**Document extract:**
#####

Namespaces
Variants
Views
Actions

Argument-dependent lookup

From cppreference.com
< cpp‎ | language

Argument-dependent lookup, also known as ADL, or Koenig lookup, is the set of rules for looking up the unqualified function names in function-call expressions, including implicit function calls to overloaded operators. These function names are looked up in the namespaces of their arguments in addition to the scopes and namespaces considered by the usual unqualified name lookup.

Argument-dependent lookup makes it possible to use operators defined in a different namespace

#include <iostream>
int main()
{
    std::cout << "Test\n"; // There is no operator<< in global namespace, but ADL
                           // examines std namespace because the left argument is in
                           // std and finds std::operator<<(std::ostream&, const char*)
    operator<<(std::cout, "Test\n"); // same, using function call notation
 
    // however,
    std::cout << endl; // Error: 'endl' is not declared in this namespace.
                       // This is not a function call to endl(), so ADL does not apply
 
    endl(std::cout); // OK: this is a function call: ADL examines std namespace
                     // because the argument of endl is in std, and finds std::endl
 
    (endl)(std::cout); // Error: 'endl' is not declared in this namespace.
                       // The sub-expression (endl) is not a function call expression
}


Contents

[edit] Details

First, if the lookup set produced by usual unqualified lookup contains any of the following:

1) a declaration of a class member
2) a declaration of a function at block scope (that's not a using-declaration)
3) any declaration that is not a function or a function template (e.g. a function object or another variable whose name conflicts with the name of the function that's being looked up)

Then the argument-dependent lookup is not considered.

#####

**Raw records:**
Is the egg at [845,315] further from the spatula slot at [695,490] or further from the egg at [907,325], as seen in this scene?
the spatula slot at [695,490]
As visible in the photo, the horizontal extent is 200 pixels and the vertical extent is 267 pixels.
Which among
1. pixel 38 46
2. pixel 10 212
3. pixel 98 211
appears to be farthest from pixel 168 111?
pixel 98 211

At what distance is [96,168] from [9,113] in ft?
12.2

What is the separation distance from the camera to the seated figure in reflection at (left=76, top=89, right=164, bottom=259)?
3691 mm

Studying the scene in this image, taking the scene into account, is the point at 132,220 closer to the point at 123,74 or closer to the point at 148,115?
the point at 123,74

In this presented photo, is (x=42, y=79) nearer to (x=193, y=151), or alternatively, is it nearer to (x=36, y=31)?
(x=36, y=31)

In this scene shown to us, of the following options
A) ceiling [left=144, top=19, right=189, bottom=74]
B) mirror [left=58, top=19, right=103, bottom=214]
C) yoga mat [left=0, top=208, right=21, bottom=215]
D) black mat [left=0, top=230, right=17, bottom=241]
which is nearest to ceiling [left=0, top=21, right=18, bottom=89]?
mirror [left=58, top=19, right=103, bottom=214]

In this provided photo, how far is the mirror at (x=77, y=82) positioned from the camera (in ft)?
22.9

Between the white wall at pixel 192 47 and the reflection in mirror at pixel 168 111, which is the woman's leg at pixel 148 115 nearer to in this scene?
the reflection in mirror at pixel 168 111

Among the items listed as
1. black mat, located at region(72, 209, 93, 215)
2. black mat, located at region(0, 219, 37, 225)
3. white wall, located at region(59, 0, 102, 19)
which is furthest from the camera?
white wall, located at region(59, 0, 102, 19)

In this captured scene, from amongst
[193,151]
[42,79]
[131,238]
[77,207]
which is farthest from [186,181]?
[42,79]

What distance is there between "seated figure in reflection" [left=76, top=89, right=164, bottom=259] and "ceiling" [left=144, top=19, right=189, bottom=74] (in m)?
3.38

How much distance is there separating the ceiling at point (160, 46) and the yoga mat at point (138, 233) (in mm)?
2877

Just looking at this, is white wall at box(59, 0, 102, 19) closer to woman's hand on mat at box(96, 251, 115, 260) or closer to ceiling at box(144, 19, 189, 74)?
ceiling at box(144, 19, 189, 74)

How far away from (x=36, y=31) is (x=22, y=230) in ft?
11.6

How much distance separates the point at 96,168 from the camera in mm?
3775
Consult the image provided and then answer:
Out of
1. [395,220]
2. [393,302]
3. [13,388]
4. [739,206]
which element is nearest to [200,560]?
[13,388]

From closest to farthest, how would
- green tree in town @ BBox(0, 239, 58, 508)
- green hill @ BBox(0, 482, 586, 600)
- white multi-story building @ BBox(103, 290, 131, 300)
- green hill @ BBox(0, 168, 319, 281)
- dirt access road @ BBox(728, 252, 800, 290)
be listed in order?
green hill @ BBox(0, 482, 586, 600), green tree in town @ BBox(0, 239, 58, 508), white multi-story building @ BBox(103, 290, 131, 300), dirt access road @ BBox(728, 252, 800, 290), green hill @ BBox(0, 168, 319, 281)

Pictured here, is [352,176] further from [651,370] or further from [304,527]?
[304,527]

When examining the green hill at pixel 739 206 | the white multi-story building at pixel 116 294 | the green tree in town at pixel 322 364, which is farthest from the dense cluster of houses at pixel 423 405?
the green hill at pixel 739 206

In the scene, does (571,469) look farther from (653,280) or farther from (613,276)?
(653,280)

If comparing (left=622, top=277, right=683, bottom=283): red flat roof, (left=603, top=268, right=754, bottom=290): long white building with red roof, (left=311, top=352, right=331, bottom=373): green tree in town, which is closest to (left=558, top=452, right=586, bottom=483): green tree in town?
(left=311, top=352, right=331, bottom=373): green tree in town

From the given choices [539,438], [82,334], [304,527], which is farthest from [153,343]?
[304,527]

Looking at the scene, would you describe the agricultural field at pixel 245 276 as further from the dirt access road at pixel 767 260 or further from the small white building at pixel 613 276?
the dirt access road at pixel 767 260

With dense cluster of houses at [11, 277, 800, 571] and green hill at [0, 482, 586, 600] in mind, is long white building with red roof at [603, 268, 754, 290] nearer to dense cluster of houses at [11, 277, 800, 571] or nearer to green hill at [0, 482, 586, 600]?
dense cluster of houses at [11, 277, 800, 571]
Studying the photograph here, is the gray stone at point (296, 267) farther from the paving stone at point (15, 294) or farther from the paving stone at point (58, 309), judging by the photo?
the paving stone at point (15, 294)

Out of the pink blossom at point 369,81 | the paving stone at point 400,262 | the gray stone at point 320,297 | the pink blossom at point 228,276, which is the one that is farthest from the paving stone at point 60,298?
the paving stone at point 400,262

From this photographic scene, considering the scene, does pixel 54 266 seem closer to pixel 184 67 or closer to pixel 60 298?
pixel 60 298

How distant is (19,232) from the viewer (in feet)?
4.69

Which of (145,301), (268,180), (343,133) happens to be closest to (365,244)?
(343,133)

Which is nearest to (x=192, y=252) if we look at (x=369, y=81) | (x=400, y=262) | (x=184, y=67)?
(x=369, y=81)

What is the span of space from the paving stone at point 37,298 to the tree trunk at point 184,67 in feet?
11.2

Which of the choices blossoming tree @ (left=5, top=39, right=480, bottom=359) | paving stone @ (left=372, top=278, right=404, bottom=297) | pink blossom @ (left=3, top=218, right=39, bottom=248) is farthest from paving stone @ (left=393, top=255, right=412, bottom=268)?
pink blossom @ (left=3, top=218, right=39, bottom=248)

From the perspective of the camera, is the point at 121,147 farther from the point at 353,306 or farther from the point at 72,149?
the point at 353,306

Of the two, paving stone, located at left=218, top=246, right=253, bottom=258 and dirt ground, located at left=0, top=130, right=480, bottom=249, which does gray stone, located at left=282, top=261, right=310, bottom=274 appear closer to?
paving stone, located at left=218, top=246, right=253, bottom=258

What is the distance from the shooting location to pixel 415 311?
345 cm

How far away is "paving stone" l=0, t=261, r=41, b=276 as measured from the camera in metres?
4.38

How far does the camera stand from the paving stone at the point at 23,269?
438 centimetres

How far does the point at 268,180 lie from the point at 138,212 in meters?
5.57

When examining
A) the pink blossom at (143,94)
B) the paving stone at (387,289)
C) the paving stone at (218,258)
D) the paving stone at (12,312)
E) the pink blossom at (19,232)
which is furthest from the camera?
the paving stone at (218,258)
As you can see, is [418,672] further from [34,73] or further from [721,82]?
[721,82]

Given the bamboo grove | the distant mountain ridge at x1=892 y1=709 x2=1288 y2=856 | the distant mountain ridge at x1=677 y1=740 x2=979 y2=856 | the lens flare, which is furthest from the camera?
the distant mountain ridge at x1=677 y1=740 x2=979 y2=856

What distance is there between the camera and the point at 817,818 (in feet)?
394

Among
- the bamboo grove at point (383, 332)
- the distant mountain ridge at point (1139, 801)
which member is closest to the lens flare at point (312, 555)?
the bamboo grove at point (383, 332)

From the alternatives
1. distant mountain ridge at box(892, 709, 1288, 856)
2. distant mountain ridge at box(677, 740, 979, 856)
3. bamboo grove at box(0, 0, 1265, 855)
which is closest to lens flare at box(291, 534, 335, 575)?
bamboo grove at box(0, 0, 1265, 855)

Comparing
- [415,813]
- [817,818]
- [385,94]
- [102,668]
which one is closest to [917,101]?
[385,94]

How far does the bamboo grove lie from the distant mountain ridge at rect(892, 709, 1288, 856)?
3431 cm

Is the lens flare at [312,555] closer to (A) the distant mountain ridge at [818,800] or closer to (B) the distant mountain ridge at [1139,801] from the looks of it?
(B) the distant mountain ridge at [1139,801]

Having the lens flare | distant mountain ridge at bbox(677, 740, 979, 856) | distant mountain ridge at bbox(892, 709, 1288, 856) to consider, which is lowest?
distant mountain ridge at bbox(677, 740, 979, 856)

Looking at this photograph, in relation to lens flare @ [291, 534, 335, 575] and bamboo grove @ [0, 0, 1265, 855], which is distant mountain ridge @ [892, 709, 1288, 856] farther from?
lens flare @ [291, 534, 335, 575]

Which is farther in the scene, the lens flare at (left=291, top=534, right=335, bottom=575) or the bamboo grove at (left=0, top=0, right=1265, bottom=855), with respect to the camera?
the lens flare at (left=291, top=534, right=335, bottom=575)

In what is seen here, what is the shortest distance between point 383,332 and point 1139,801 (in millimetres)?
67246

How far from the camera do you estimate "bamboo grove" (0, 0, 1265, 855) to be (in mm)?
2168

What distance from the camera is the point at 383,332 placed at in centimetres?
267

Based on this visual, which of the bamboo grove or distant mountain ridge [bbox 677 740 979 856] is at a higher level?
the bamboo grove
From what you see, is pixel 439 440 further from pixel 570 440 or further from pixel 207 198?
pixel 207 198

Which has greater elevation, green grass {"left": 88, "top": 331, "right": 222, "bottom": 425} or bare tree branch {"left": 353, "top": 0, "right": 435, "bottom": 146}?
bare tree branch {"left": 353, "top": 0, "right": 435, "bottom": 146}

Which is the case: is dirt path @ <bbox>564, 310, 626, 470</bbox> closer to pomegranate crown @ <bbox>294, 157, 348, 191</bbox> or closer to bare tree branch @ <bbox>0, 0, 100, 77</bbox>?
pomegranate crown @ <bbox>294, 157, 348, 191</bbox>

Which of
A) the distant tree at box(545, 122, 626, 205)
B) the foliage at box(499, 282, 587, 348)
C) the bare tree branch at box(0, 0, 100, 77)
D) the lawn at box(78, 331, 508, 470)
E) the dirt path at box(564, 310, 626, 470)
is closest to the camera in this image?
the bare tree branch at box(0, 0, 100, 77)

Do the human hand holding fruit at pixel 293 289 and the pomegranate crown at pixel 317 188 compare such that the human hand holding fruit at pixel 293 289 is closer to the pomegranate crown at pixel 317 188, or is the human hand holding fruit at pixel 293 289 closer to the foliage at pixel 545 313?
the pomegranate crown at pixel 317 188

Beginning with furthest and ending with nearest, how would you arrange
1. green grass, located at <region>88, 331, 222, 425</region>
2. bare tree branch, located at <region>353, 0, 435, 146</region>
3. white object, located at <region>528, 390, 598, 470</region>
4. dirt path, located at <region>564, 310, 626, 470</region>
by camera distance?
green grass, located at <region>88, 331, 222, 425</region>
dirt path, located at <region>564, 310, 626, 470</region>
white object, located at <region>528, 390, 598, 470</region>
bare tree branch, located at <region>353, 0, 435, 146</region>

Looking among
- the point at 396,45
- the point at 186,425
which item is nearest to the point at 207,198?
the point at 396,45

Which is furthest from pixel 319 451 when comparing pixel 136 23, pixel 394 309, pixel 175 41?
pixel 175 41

#####

**Direction A:**
What two other names does the argument-dependent lookup article give for argument-dependent lookup?
**Direction B:**
Continue the argument-dependent lookup article from where it stops.
The lines between the text and this point are unrelated to it.

**Exercise output A:**
ADL and Koenig lookup.

**Exercise output B:**
Otherwise, for every argument in a function call expression and for every template template argument of a template function, its type is examined to determine the associated set of namespaces and classes that it will add to the lookup

1) For arguments of fundamental type, the associated set of namespaces and classes is empty
2) For arguments of class type (including union), the set consists of
a) The class itself
b) All of its direct and indirect base classes
c) If the class is a member of another class, the class of which it is a member
d) The innermost enclosing namespaces in the classes added to the set
3) For arguments whose type is a class template specialization, in addition to the class rules, the following types are examined and their associated classes and namespaces are added to the set
a) The types of all template arguments provided for type template parameters (skipping non-type template parameters and skipping template template parameters)
b) The namespaces in which any template template arguments are members
c) The classes in which any template template arguments are members (if they happen to be class member templates)
4) For arguments of enumeration type, the namespace in which the enumeration is defined is added to the set. If the enumeration type is a member of a class, that class is added to the set.
5) For arguments of type pointer to T or pointer to an array of T, the type T is examined and its associated set of classes and namespaces is added to the set.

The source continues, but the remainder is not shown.